タイ・チェンマイにあるタイ義肢財団で働く国吉晃代さん。砂で作った義足の型に修正を加える
「チェンマイのマザーテレサ」と呼ばれる人がいる。義肢装具士の国吉晃代さんだ。タイ北部のチェンマイにある義肢財団で患者のために義足を製作し、無料で提供する。「義足は生活を変える。松葉づえや車椅子の人をひとりでも多く社会復帰させたい」と国吉さんは語る。
年間1000本以上の義足を製作
タイの義肢財団にはタイ各地から義足を求めて患者が訪れる。国吉さんは患者の年齢や体型、切断部位などを考慮して使いやすい義足をオーダーメイドで作っていく。
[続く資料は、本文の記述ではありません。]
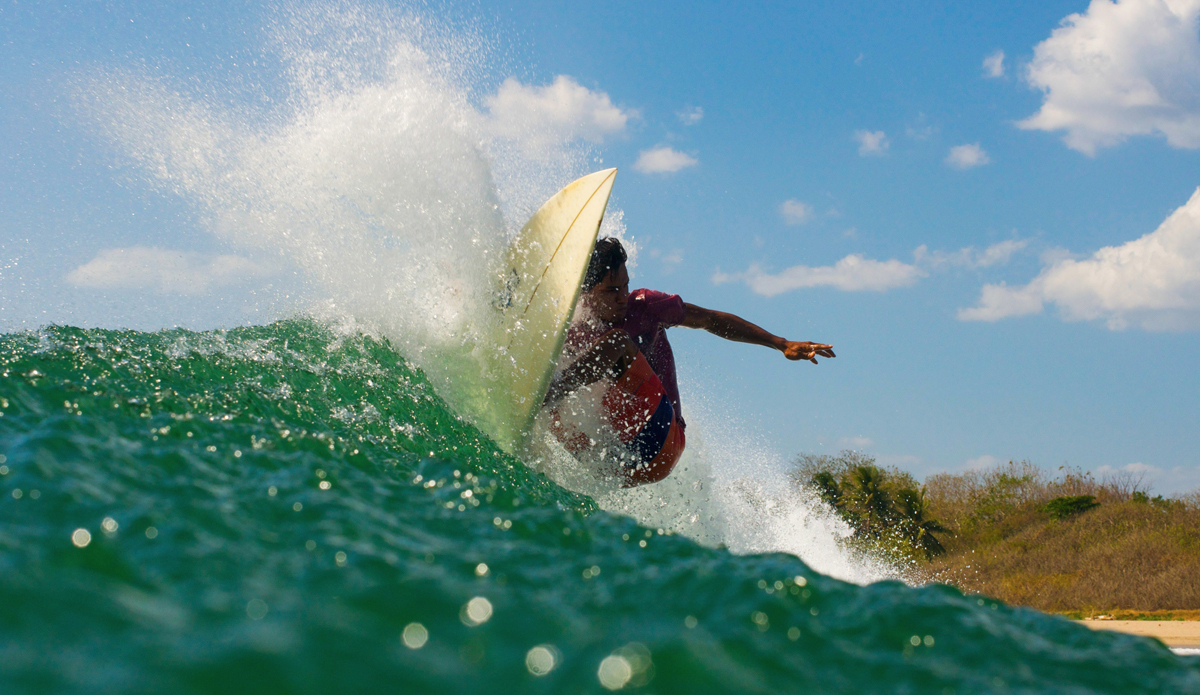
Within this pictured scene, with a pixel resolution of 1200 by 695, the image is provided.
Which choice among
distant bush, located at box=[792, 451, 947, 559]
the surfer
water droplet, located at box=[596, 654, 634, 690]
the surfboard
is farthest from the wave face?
distant bush, located at box=[792, 451, 947, 559]

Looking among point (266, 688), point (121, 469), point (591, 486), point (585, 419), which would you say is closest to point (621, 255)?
point (585, 419)

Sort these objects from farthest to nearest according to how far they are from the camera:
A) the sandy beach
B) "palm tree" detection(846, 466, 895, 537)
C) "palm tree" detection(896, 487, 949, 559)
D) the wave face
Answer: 1. "palm tree" detection(846, 466, 895, 537)
2. "palm tree" detection(896, 487, 949, 559)
3. the sandy beach
4. the wave face

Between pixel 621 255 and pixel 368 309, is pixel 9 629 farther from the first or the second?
pixel 368 309

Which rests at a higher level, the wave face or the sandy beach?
the wave face

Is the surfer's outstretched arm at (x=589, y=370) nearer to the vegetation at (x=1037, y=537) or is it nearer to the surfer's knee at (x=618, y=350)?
the surfer's knee at (x=618, y=350)

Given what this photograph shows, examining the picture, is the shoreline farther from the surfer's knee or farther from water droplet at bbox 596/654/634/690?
water droplet at bbox 596/654/634/690

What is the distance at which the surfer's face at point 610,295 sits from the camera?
4.71m

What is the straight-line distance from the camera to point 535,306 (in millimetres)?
4613

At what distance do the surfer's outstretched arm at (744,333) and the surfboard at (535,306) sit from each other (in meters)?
1.09

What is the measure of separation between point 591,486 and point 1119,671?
3242 mm

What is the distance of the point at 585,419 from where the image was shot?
4.58 metres

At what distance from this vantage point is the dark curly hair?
4684 mm

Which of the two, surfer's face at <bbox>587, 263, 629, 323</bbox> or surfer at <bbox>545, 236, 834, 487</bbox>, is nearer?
surfer at <bbox>545, 236, 834, 487</bbox>

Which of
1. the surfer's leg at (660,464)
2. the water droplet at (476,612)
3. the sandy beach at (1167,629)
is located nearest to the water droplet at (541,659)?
the water droplet at (476,612)
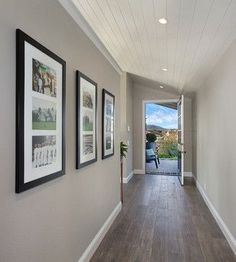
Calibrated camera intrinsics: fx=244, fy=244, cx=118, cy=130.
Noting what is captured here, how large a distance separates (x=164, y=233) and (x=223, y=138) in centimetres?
146

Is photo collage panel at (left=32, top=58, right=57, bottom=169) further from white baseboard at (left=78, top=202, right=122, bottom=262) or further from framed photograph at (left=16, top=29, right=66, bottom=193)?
white baseboard at (left=78, top=202, right=122, bottom=262)

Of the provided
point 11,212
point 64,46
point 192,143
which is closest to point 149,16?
point 64,46

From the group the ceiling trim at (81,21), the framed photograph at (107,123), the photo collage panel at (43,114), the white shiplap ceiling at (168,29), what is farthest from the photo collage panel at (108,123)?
the photo collage panel at (43,114)

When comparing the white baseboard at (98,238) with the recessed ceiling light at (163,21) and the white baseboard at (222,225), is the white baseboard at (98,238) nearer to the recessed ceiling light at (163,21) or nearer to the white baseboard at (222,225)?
the white baseboard at (222,225)

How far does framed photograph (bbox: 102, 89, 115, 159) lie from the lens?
309 centimetres

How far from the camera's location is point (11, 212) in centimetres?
130

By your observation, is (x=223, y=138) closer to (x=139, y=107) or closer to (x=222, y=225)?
(x=222, y=225)

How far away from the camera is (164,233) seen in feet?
10.4

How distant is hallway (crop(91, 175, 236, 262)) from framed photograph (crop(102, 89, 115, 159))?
1.04 meters

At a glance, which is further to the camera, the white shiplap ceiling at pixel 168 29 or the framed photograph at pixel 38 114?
the white shiplap ceiling at pixel 168 29

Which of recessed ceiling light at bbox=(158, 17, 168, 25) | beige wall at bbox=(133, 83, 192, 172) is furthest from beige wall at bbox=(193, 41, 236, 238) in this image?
beige wall at bbox=(133, 83, 192, 172)

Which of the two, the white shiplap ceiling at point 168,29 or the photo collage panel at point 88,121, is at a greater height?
the white shiplap ceiling at point 168,29

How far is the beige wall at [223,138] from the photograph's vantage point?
→ 2.79m

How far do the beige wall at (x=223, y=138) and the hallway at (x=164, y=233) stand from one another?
0.28 metres
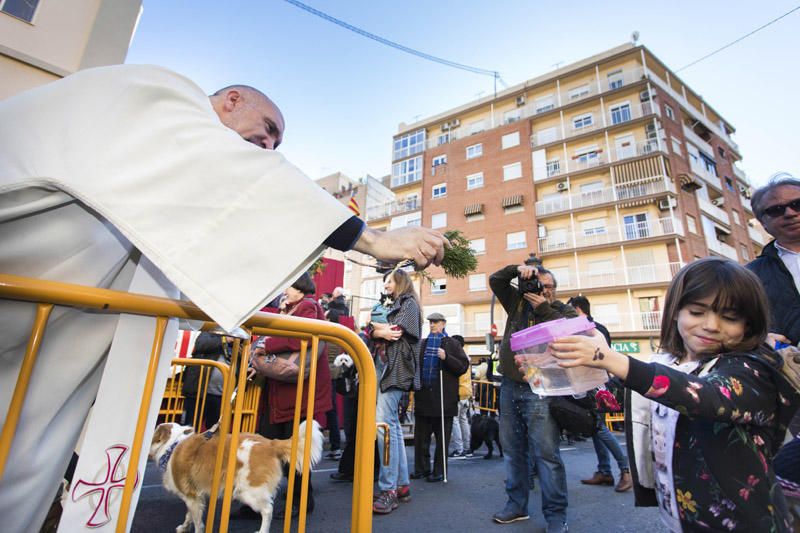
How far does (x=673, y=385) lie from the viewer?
1170 millimetres

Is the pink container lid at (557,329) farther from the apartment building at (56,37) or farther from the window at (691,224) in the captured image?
the window at (691,224)

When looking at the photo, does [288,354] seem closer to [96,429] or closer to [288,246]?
[96,429]

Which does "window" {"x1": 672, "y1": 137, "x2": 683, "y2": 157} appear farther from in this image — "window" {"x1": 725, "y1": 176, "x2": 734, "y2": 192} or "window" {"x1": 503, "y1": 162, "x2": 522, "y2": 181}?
"window" {"x1": 503, "y1": 162, "x2": 522, "y2": 181}

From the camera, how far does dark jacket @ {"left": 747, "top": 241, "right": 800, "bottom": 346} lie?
189 cm

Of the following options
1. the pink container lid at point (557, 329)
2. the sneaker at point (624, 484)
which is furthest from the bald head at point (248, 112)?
the sneaker at point (624, 484)

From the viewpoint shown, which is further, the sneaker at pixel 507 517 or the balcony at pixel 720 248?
the balcony at pixel 720 248

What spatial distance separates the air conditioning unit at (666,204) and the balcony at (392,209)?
14.8m

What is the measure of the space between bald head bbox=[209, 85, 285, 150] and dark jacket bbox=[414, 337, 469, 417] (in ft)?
10.2

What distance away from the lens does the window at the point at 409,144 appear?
98.6 ft

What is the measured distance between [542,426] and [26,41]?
770 centimetres

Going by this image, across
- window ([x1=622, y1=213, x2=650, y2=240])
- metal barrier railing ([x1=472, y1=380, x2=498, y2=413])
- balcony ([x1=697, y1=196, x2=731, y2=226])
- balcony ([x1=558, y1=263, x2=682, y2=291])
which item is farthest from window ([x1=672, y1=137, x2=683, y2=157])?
metal barrier railing ([x1=472, y1=380, x2=498, y2=413])

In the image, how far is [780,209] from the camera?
6.81 ft

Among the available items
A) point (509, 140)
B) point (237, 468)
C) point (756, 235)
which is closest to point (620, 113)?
point (509, 140)

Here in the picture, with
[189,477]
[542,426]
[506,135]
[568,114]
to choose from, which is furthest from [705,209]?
[189,477]
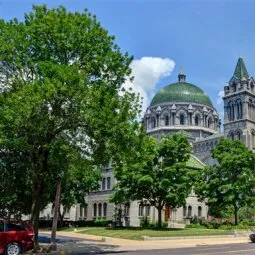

「先天性の病気や切断したところは人それぞれ。義足をつけて歩いてもらい、動きを何度も確認する。それに合わせて使いやすい形に修正していく」(国吉さん)
国吉さんは、義肢財団が主宰するモバイルクリニックにも参加する。モバイルクリニックとは義足製作の出張サービスのこと。国吉さんら義肢装具士のグループが地方に出向いて、義足が必要な人たちのために短期間で作るのだ。その数は1週間の滞在で100本以上。バンコクのサナームルアン(王宮前広場)で開いたモバイルクリニックには、義足を求めて600人以上がやってきた。
若手の義肢装具士の育成も国吉さんの仕事だ。国吉さんは、義肢財団が開講する5カ月の義足製作コースとチェンマイ技術短期大学の義肢装具学科で実習を担当する。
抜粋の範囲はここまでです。